Normally most ecommerce backups are CSV. Those are easy to map into a relational DB like MySQL because I can essentially just say all the DB columns map to all the CSV columns 1 to 1. I’ve done this a lot.
XML is a different beast because it’s not two dimensional and it can have unique data and attributes on any given node. And it can have many levels in the subtree.
There is no 1-to-1 mapping here. If I use MySQL, an XML file would have to become multiple tables and I’d have to build in the relationships manually between them.
My question is, are there any systems that can directly convert an XML into a DB format of some kind? Either by creating multiple tables, or by using a different DB entirely, such as a graph-based or document-based DB.

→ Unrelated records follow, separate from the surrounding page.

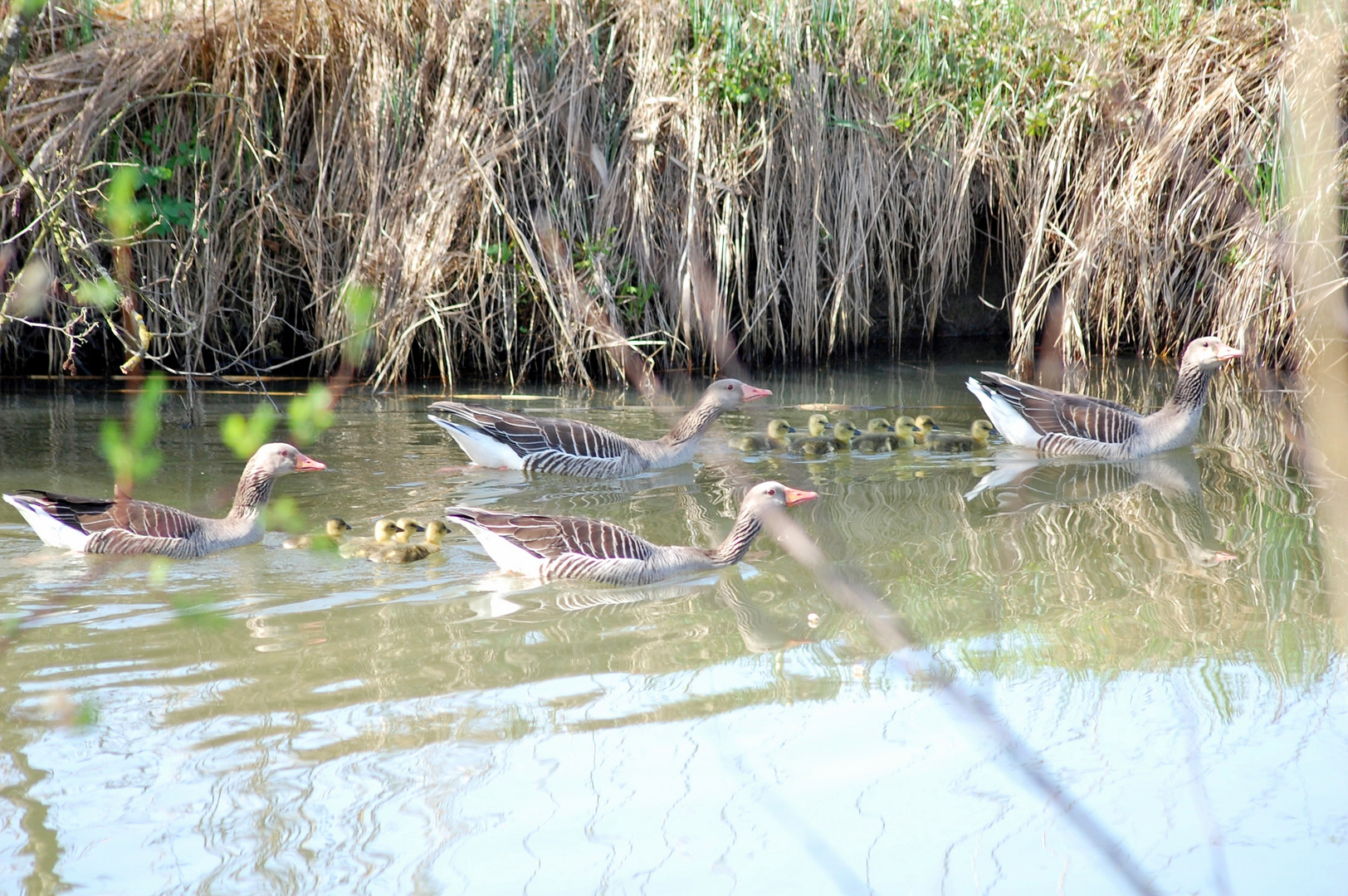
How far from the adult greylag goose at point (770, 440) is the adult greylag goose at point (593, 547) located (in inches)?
115

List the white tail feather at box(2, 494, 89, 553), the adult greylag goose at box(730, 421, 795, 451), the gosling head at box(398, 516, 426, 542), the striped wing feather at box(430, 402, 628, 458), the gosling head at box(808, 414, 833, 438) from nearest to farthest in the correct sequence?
the white tail feather at box(2, 494, 89, 553), the gosling head at box(398, 516, 426, 542), the striped wing feather at box(430, 402, 628, 458), the adult greylag goose at box(730, 421, 795, 451), the gosling head at box(808, 414, 833, 438)

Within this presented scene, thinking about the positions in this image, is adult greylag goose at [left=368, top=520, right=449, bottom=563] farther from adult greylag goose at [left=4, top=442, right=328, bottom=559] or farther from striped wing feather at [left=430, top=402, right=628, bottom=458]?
striped wing feather at [left=430, top=402, right=628, bottom=458]

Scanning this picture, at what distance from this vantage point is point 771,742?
4340 millimetres

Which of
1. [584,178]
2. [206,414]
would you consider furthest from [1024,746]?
[584,178]

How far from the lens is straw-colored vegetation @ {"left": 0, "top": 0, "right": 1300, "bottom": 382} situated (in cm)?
1140

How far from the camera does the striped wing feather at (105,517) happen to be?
247 inches

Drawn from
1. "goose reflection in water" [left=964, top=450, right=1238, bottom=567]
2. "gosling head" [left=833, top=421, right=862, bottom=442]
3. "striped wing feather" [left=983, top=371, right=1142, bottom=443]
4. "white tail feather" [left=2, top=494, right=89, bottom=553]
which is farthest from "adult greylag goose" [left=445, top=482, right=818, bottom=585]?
"striped wing feather" [left=983, top=371, right=1142, bottom=443]

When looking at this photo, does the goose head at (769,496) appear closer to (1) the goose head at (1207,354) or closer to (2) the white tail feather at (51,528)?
(2) the white tail feather at (51,528)

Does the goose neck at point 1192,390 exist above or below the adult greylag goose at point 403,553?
above

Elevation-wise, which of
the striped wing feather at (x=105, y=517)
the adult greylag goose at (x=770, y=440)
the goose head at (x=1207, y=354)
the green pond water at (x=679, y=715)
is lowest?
the green pond water at (x=679, y=715)

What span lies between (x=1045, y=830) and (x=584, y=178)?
9.45m

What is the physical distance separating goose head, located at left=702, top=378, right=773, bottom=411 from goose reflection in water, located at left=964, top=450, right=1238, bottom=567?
1834mm

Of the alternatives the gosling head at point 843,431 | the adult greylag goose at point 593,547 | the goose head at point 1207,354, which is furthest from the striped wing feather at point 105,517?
the goose head at point 1207,354

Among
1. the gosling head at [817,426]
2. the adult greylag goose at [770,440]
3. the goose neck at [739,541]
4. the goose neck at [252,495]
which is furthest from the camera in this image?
the gosling head at [817,426]
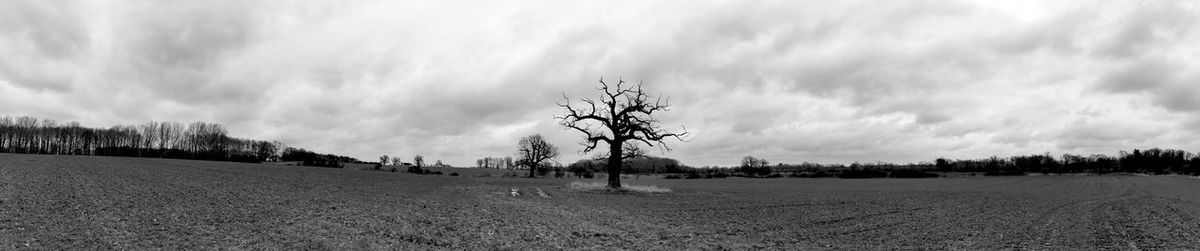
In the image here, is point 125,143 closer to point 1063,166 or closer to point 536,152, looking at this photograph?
point 536,152

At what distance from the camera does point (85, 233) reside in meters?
13.0

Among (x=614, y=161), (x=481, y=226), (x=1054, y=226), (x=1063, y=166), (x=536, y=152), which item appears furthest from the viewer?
(x=1063, y=166)

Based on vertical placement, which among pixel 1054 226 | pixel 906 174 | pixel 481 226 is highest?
pixel 906 174

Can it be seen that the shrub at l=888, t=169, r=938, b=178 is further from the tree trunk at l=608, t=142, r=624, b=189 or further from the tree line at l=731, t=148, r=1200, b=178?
the tree trunk at l=608, t=142, r=624, b=189

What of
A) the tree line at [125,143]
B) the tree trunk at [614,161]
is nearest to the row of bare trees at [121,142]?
the tree line at [125,143]

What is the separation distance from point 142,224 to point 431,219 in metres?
6.85

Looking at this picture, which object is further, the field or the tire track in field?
the tire track in field

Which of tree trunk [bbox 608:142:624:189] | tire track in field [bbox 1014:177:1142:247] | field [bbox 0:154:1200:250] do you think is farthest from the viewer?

The end goal is to get dozens of XMLs into a single DB so I can build a frontend around it for doing lookups and searches and even reports.
You need to learn about XML schemas as in XML Schema Tutorial. There are also the older DTD things. You are right that XML can be unpredictable but there is probably a schema for the XML files and then the data is likely to be organized in a manner that can be imported. Many databases can process XML files like that. I think there are utilities that can be used to create schemas if the data is in a consistent format that can be recognized.
There are many alternative possibilities. There is something called XML transformations and it is possible to convert XML to CSV format but you need to convert the equivalent of each table to a separate CSV file, as I am sure you already understand.
I can understand wanting to avoid analyzing the data but you probably must do that. It might seem to be overwhelming to do but be stubborn (presistent) and you will succeed.
The most elegant solution would be to create a structure of tables and relationships for your xml data in a database and move it there. But it would be difficult to do if the xml structure is very complex or unpredictable.
An alternative might be a database with some xml support. For example, Postgres has an xml type and a bunch of xml functions to work with it. So you might have a table where you store an xml file per record in a single xml field and use xml functions for searches, reports, etc. You might also index certain search types for speed using function indexes.
Then you can simply move the xml files to the database without any conversions - you will only need to think about general organizational structure, for example, I wouldn’t put xml files of completely unrelated data into the same field of a table - like orders, clients, etc. - if they are separate xml files then I’d put them into separate tables.